知識とそうぞうは、かけがえない無形の資産

ピーター・ドラッカーは、1968年に『断絶の時代~いま起こっていることの本質』を出版しました。当時は、世界中がオイルショックという未曽有の危機に陥った時代であり、状況が、今のAfterコロナ時代に酷似しています。それまでの常識が覆される、不連続性の時代(The Age of Discontinuity)においては、知識を持つものが社会の中心となっていく『知識社会』が到来し、働き手は、『レイバー(労働者)』から、『知識労働者(ナレッジワーカー)』が中心になっていくことを予見しています。なぜ、ナレッジワーカーが中心になるかというのは、「有形の資産(労働、資本、土地等)は、なくなってしまえばそれでおしまいだが、知識という無形の資産さえあれば、有形の資産を生み出すことができる」と説いています。

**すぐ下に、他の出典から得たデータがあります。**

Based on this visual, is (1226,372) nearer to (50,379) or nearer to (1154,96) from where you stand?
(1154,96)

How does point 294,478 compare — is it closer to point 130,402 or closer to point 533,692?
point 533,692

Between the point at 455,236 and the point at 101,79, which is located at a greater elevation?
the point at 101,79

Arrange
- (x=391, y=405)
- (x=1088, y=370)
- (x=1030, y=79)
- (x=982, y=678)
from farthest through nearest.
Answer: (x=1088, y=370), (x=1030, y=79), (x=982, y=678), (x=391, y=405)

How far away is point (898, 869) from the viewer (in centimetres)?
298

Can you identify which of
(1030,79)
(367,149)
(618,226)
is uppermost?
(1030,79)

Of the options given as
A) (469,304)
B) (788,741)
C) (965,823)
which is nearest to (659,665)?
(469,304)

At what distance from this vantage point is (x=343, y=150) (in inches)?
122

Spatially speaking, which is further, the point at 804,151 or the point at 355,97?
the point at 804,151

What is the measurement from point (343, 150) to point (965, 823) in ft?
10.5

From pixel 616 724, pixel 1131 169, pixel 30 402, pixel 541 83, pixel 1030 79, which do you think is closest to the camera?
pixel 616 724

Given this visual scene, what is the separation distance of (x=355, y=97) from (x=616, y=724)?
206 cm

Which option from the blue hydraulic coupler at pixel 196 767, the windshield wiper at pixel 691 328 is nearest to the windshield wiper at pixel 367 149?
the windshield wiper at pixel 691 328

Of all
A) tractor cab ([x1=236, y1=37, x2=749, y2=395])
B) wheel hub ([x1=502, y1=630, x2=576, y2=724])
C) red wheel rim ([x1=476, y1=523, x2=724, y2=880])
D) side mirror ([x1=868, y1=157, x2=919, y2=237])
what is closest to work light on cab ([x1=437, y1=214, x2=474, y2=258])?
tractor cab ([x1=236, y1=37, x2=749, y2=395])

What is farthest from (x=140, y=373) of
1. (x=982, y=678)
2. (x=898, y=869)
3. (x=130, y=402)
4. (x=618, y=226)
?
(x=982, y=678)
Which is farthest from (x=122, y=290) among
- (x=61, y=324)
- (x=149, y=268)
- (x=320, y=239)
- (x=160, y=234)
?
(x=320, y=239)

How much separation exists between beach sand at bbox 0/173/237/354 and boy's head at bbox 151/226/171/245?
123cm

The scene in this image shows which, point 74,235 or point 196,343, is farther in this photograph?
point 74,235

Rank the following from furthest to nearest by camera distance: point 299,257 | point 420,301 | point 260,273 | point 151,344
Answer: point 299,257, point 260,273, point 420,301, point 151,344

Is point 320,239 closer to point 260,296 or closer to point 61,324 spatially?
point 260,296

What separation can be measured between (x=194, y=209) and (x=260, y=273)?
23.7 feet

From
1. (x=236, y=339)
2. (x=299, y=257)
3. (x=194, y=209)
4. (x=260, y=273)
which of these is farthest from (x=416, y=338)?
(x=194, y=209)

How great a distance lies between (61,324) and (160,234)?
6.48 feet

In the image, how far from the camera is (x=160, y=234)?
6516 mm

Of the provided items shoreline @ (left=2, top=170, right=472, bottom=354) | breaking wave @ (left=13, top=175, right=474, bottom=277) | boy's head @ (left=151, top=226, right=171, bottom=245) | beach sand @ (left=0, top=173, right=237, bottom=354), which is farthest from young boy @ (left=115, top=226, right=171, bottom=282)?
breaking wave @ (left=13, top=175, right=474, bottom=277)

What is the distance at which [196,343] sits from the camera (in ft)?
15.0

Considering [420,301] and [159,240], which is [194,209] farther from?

同様に、2016年にベストセラーとなった、『ライフシフト~100年時代の人生戦略』の著者リンダ・グラットンは、「知識はかけがえない無形資産であり、知識やスキルの重要性を一番にあげて『生産性資産』だと述べています。

人生100年時代を迎えた今、働く意義・働き方の見直しが喫緊の課題であり、これらに伴って、「社会人教育・研修の在り方」についても、「どのような知識やスキルが必要とされているか」を鑑み、再構築すべき時に来ているのです。